Há mesmo já uma tradição, por assim dizer, da banda desenhada (ou “graphic novel”) judaica, isto é, melhor dizendo, judaica-americana, não no mero sentido de ter sido a própria indústria dos comic books produzida e desenvolvida num cadinho habitado sobretudo por segundas gerações de emigrantes judeus da Europa, mas por ter temas abertamente relacionados com as culturas específicas judaicas do “Velho Mundo” e a sua adaptação ao “Novo”. Não tendo necessariamente que abordar a Shoah, esse continua a ser uma espécie de eixo comparativo, capaz de lançar a sua sombra e presença quer no “seu” passado - através das várias formas da violência anti-semita que se verificou pela Europa fora, sobretudo na Rússia, que tem um papel preponderante neste livro - quer no futuro, nosso presente - através de preconceitos vários que se continuam a verificar, imaginários que sobrevivem ou pura e simplesmente um quadro de referências em relação ao qual a identidade judaica se forma, com um menor ou maior grau de discussão.
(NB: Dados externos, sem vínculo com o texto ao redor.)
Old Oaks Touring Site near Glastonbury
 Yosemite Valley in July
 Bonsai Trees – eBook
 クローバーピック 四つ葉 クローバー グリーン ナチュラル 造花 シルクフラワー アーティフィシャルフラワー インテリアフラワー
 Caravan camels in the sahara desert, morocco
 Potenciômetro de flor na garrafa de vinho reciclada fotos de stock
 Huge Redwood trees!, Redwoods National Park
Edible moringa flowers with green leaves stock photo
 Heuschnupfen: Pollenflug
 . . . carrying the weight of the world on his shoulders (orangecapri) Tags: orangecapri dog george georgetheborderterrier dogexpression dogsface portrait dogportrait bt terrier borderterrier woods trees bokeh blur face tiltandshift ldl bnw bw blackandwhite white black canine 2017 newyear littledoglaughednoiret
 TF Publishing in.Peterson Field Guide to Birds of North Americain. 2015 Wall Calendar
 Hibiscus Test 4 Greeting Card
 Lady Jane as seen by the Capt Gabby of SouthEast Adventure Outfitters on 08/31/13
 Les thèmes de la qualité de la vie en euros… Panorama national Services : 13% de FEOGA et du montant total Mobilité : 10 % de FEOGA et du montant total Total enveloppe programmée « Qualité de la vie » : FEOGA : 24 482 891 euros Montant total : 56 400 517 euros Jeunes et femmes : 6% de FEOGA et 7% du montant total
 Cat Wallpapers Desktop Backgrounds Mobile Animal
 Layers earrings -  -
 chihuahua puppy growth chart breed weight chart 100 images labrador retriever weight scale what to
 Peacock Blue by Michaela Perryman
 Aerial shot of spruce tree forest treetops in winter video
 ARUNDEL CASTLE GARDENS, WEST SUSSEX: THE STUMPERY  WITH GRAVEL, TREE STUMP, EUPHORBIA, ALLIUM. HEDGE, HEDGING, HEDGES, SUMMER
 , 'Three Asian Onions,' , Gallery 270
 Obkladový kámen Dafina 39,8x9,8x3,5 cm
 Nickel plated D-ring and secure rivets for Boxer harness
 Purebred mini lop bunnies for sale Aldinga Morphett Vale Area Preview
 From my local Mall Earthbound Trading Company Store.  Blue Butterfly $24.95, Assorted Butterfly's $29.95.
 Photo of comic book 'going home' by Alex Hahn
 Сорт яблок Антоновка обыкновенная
E em Unterzakhn a representação do bairro do Lower East Side como um shtetl, os diálogos temperados com iídiche, a memória da Rússia, as constantes referências anti-semitas à cultura e identidade judaica reforçam esse espaço imaginário. Se se pode ver em Maus, de spiegelman, o seu primeiro grande representante, nomes tais como os de Will Eisner, James Sturm, Miriam Katin, Ben Katchor, ou projectos híbridos como o livro de Bernice Eisenstein, fazem parte dessa linha contínua (e ainda haverá a presença de traços distintivos dessa tradição em trabalhos mais convencionais, e mesmo da indústria mainstream). Fora dos Estados Unidos, talvez Joann Sfar seja o nome maior desta tradição que “olha para trás”. Há mesmo um volume académico dedicado a esta tradição, The Jewish Graphic Novel: Critical Approaches. Ora Unterzakhn inscreve-se aí.
Se a trama se prende ou concentra no crescimento de duas irmãs, filhas de emigrantes judeus russos nas primeiras décadas do século XX numa Nova Iorque em que a mobilidade social se faz através dos mais variados meios, o retrato que Unterzakhn propõe é bem mais alargado. O título remete a um termo iídiche que diz respeito à “roupa interior”, mas que tanto diz respeito ao pequeno atelier que a mãe de Esther e Fanya tem, mas igualmente a uma ideia que seria expressa em bom português de “roupa suja lavada em praça pública”. Apesar de estarmos a falar da cidade de Nova Iorque, a concentração numa meia-dúzia de ruas ou bairros e de uma rede circunscrita de personagens faz pensar sem dúvida numa pequena aldeia em que não só todos se conhecem como todos têm algo a dizer (maldizer) do outro a um terceiro. As duas irmãs revelam pequenas diferenças logo na infância, e que lhes ditará os caminhos de educação e sobrevivência de cada uma, cada vez mais divergentes, ainda que a natureza de uma obra de ficção fechada dite a que se procure uma qualquer espécie de desenlace reequilibrador.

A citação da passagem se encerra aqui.